:: Given records ::

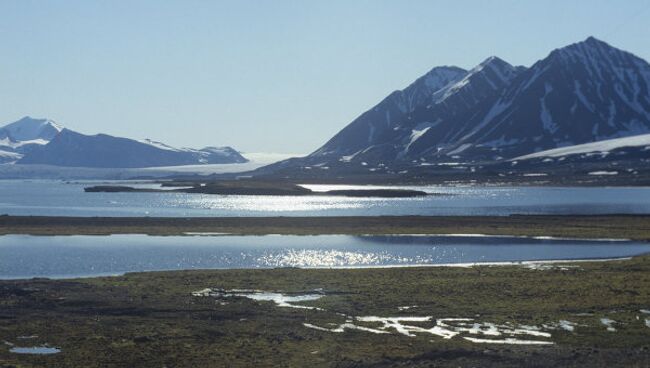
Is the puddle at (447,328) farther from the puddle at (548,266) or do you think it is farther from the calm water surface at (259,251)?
the calm water surface at (259,251)

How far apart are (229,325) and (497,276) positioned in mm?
21219

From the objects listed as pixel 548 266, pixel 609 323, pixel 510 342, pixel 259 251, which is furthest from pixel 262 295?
pixel 259 251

:: Given request ::
Copy out the entries above word for word, leaving out the pictures.

:: Solution ::
Is the puddle at (447,328) farther from the puddle at (548,266) or do you think it is farther from the calm water surface at (259,251)?
the calm water surface at (259,251)

How far apart are (229,325) and (497,276) positioned in mm?
21219

From the objects listed as pixel 548 266, pixel 609 323, pixel 510 342, pixel 259 251, which is furthest from pixel 262 295?
pixel 259 251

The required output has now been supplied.